Pergeseran kebijakan kesehatan terjadi pada akhir 2025 hingga awal 2026 di Amerika Serikat. Sejumlah pemerintah daerah mulai mengambil langkah tegas dalam menangani persoalan gizi dan penyakit tidak menular dengan menempatkan praktik industri pangan sebagai bagian dari masalah struktural kesehatan publik.
Pada Desember 2025, Pemerintah Kota San Francisco mengajukan gugatan hukum terhadap sejumlah perusahaan besar makanan dan minuman. Gugatan tersebut menyoroti peran industri dalam memproduksi serta memasarkan pangan ultra-proses yang dinilai berisiko bagi kesehatan masyarakat.
Langkah hukum ini dipandang sebagai perlawanan terhadap pola pemasaran sistematis produk pangan yang bersifat adiktif dan merugikan kesehatan, dengan kemiripan kuat terhadap praktik yang sebelumnya dilakukan industri tembakau.
Selain itu, pada 7 Januari 2026, pemerintah federal Amerika Serikat merilis pembaruan Dietary Guidelines yang menandai pergeseran paradigma kebijakan gizi nasional. Pedoman terbaru tersebut menekankan pembatasan konsumsi gula tambahan, lemak jenuh, dan natrium, serta untuk pertama kalinya mengintegrasikan tingkat pemrosesan pangan sebagai indikator utama kualitas diet.
Pergeseran kebijakan ini diperkuat oleh berbagai studi yang menunjukkan bahwa konsumsi pangan ultra-proses (ultra-processed food/UPF) pada anak dan remaja berkaitan dengan meningkatnya risiko obesitas, diabetes tipe 2, serta gangguan metabolik. Pola makan tinggi UPF mendorong asupan gula, lemak jenuh, dan natrium berlebihan, meningkatkan resistensi insulin dan tekanan darah sejak usia dini, serta mempercepat munculnya penyakit tidak menular pada generasi muda.
Ahli gizi dari Ruang Kebijakan Kesehatan Indonesia (RUKKI), Imas Arumsari, menilai kebijakan ini memiliki implikasi penting bagi negara-negara Asia, termasuk Indonesia. Lingkungan pangan yang didominasi produk ultra-proses, terutama di sekitar sekolah, dinilai membatasi pilihan makanan sehat bagi anak dan remaja serta mempercepat transisi epidemiologi menuju penyakit tidak menular pada usia muda.
“Intervensi berbasis edukasi saja tidak memadai jika lingkungan pangan tidak diatur. Kebijakan harus menargetkan sistem pangan, bukan hanya perilaku individu,” ujar Imas, dalam keterangan resminya, Senin (12/1).
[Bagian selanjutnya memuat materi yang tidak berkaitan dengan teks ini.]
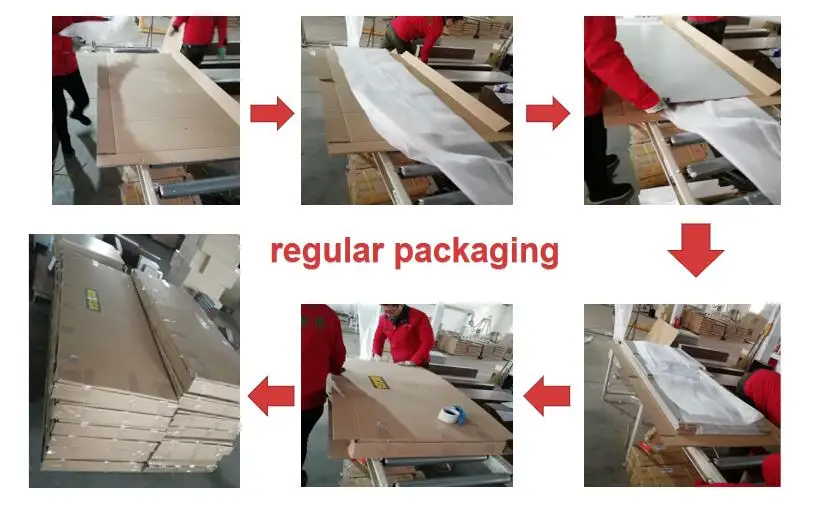 regular packaging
Senada, Ketua RUKKI Mouhamad Bigwanto menilai pengetatan regulasi pangan ultra-proses di negara maju berpotensi mendorong pergeseran strategi pemasaran industri ke negara berpendapatan rendah dan menengah. Tanpa kesiapan kerangka regulasi yang kuat, Indonesia berisiko menjadi target utama ekspansi pangan ultra-proses.
“Preseden pengendalian tembakau menunjukkan tanpa pembatasan tegas terhadap industri, kebijakan kesehatan akan terus terhambat. Indonesia memiliki dasar kuat untuk mengambil langkah serupa dalam kebijakan pangan,” kata Mouhamad.
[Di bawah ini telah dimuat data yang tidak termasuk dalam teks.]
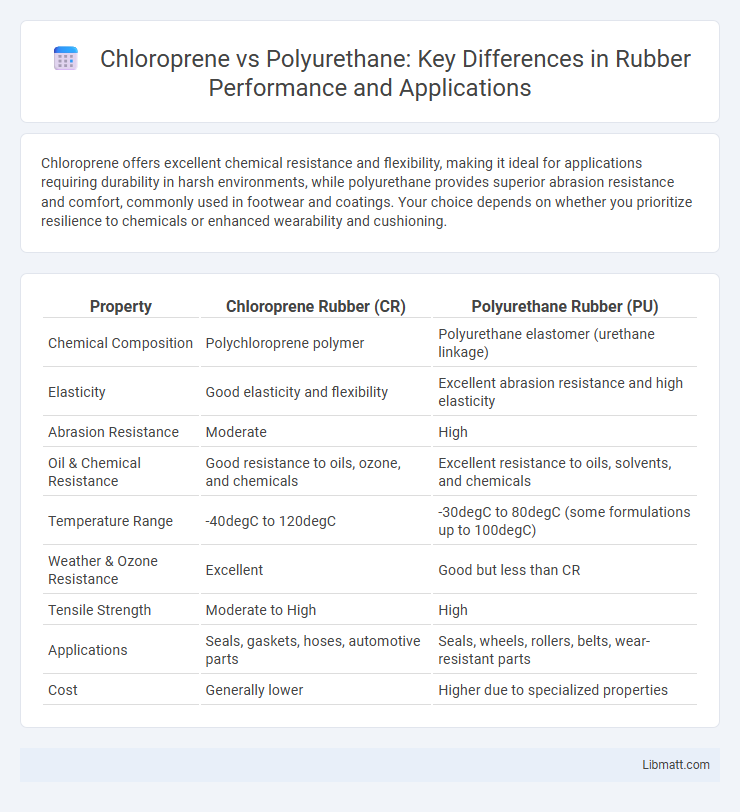 Chloroprene vs Polyurethane: Key Differences in Rubber Performance and Applications

Chloroprene offers excellent chemical resistance and flexibility, making it ideal for applications requiring durability in harsh environments, while polyurethane provides superior abrasion resistance and comfort, commonly used in footwear and coatings. Your choice depends on whether you prioritize resilience to chemicals or enhanced wearability and cushioning.

| Property | Chloroprene Rubber (CR) | Polyurethane Rubber (PU) |
|---|---|---|
| Chemical Composition | Polychloroprene polymer | Polyurethane elastomer (urethane linkage) |
| Elasticity | Good elasticity and flexibility | Excellent abrasion resistance and high elasticity |
| Abrasion Resistance | Moderate | High |
| Oil & Chemical Resistance | Good resistance to oils, ozone, and chemicals | Excellent resistance to oils, solvents, and chemicals |
| Temperature Range | -40degC to 120degC | -30degC to 80degC (some formulations up to 100degC) |
| Weather & Ozone Resistance | Excellent | Good but less than CR |
| Tensile Strength | Moderate to High | High |
| Applications | Seals, gaskets, hoses, automotive parts | Seals, wheels, rollers, belts, wear-resistant parts |
| Cost | Generally lower | Higher due to specialized properties |

Libmatt.com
RUKKI pun mendesak pemerintah memperkuat kebijakan pangan di lingkungan sekolah guna melindungi anak dari paparan pangan ultra-proses, termasuk dalam pelaksanaan program Makan Bergizi Gratis. Selain itu, RUKKI mendorong penerapan Nutrient Profiling Model (NPM) sebagai dasar pembatasan pemasaran dan pelabelan pangan, serta percepatan penerapan cukai Minuman Berpemanis dalam Kemasan (MBDK) di tengah meningkatnya prevalensi obesitas dan diabetes pada anak dan remaja.